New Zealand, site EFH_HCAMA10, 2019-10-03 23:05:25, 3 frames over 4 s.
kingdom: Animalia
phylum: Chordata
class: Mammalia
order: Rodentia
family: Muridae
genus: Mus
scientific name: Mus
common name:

==

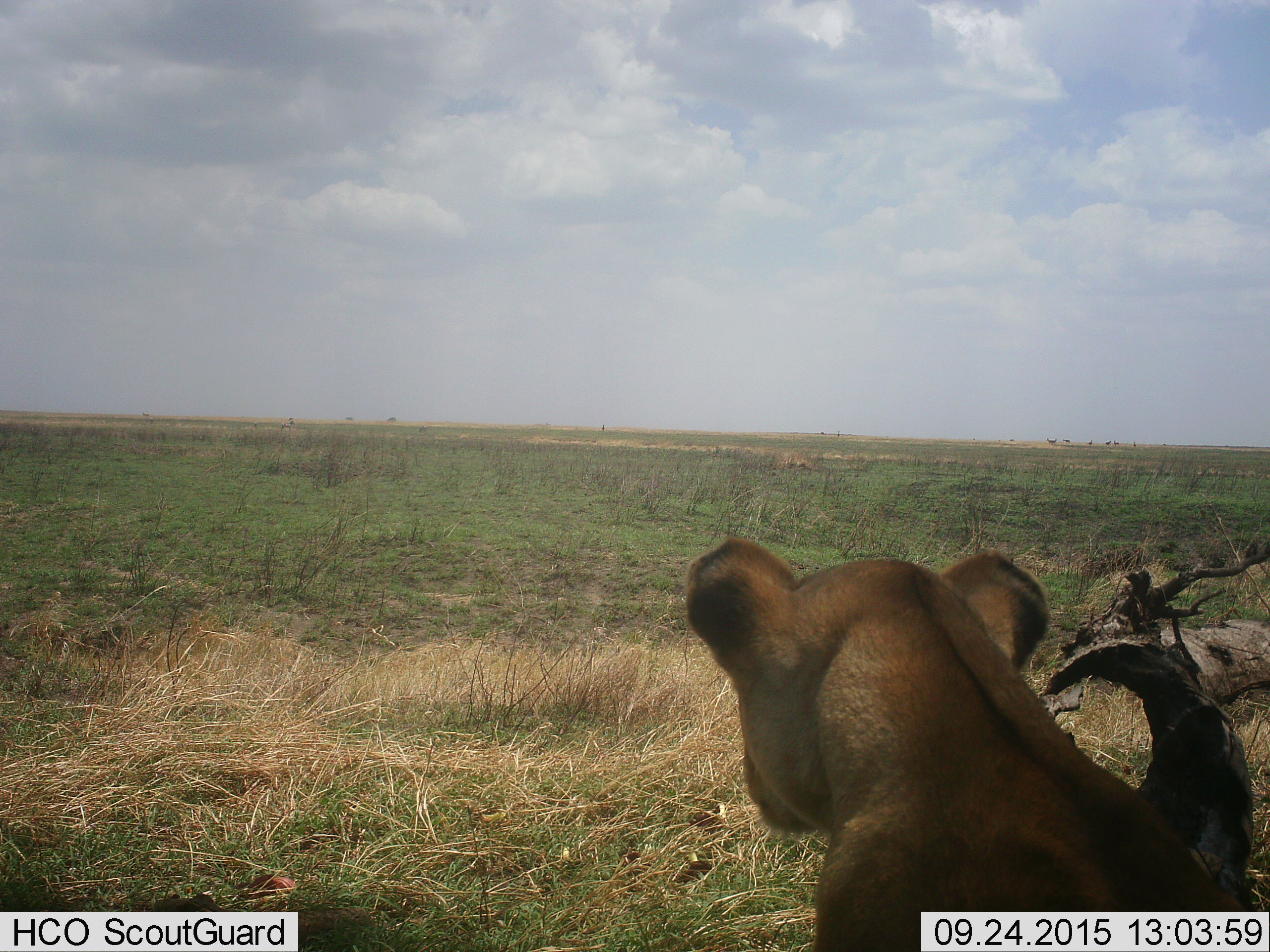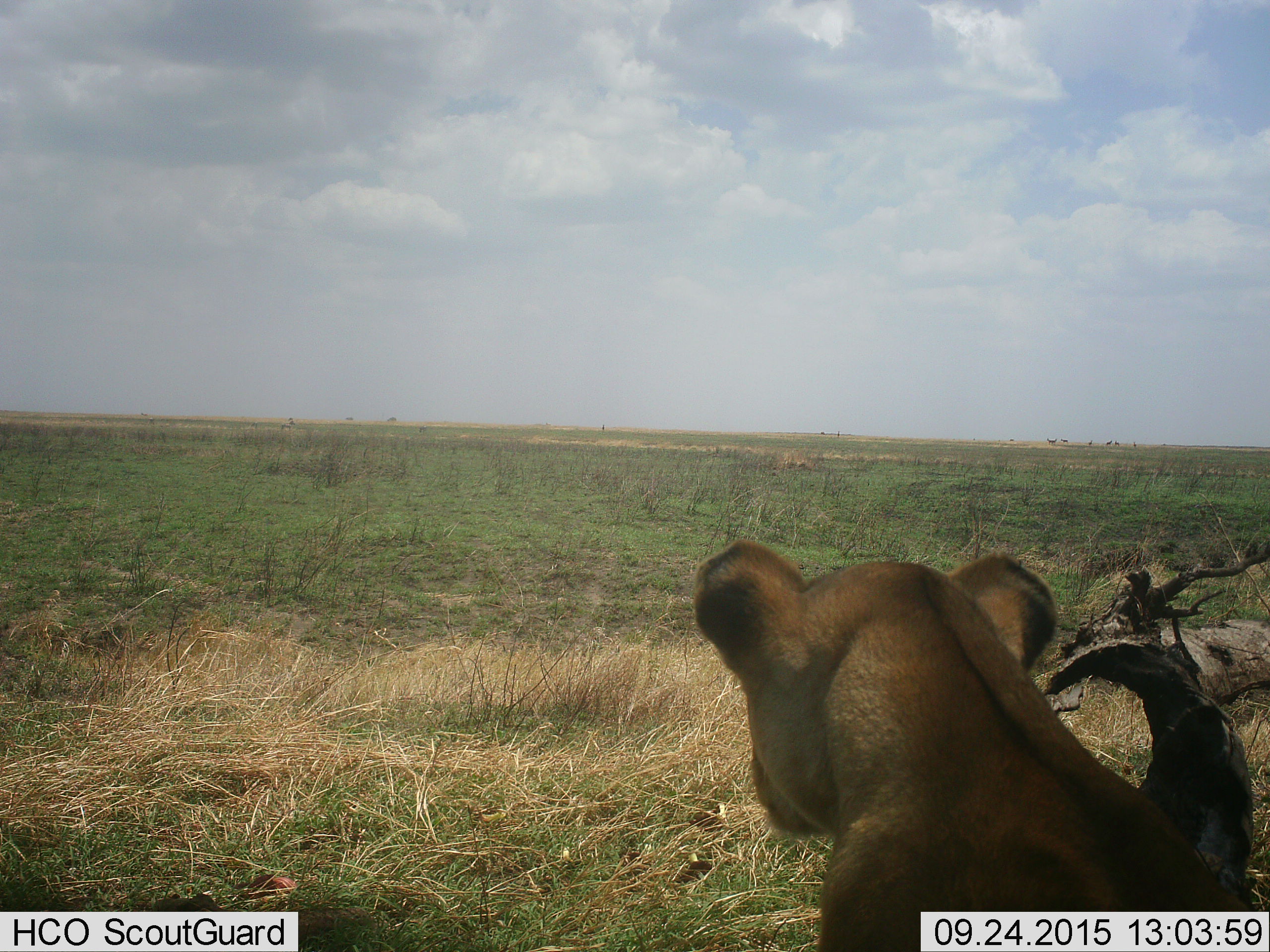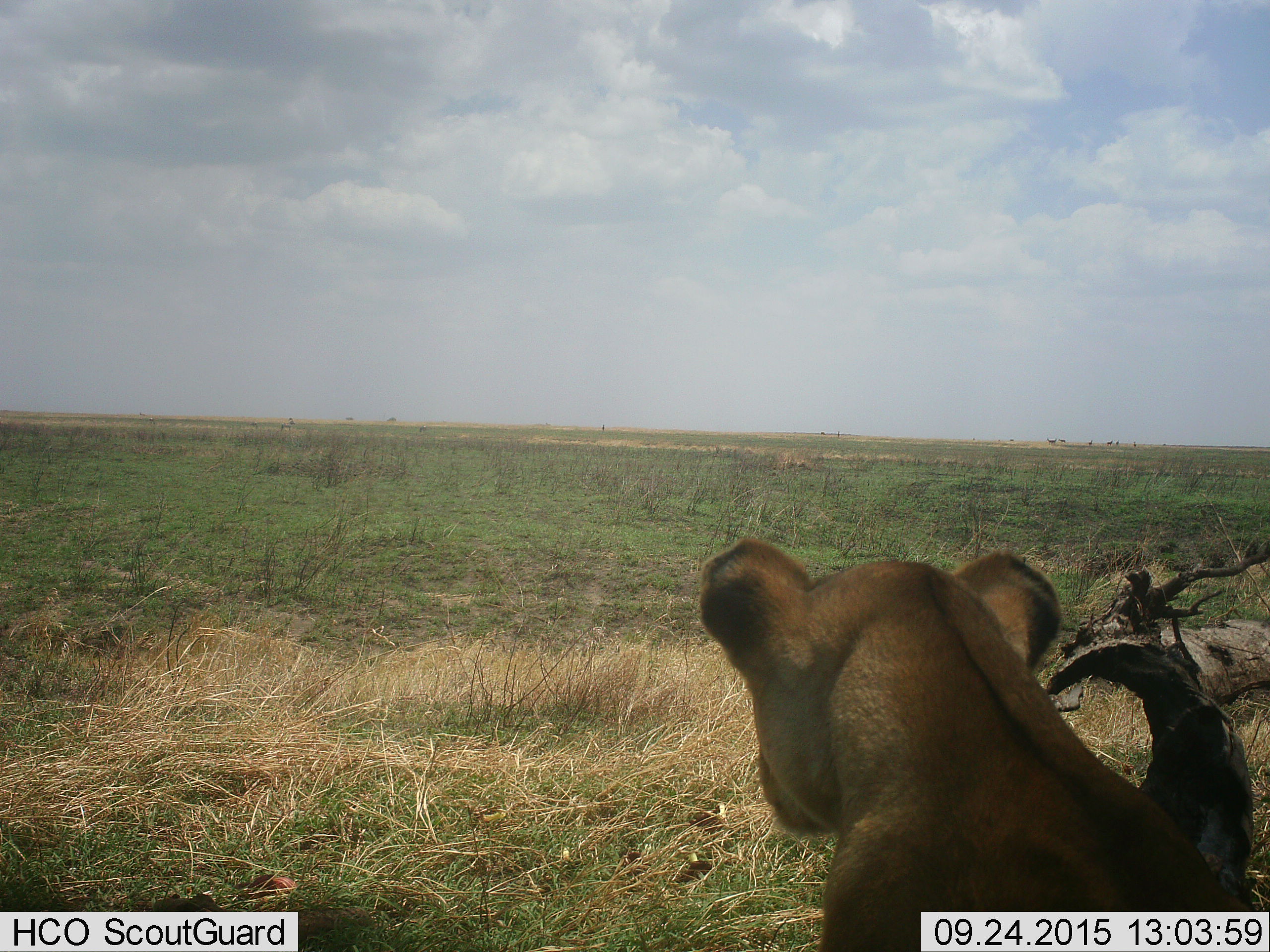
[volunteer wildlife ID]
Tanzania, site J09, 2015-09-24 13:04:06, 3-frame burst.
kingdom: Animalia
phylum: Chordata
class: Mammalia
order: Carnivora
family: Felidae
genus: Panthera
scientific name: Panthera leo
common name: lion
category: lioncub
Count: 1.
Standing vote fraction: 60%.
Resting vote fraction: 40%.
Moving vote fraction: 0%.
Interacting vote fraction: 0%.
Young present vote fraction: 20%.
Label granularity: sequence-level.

- _Work task_
Find "Moving vote fraction: 0%." in the entries above and copy that whole line exactly, then each line after it through the line that contains "Label granularity: sequence-level.".

- _Response for this exercise_
Moving vote fraction: 0%.
Interacting vote fraction: 0%.
Young present vote fraction: 20%.
Label granularity: sequence-level.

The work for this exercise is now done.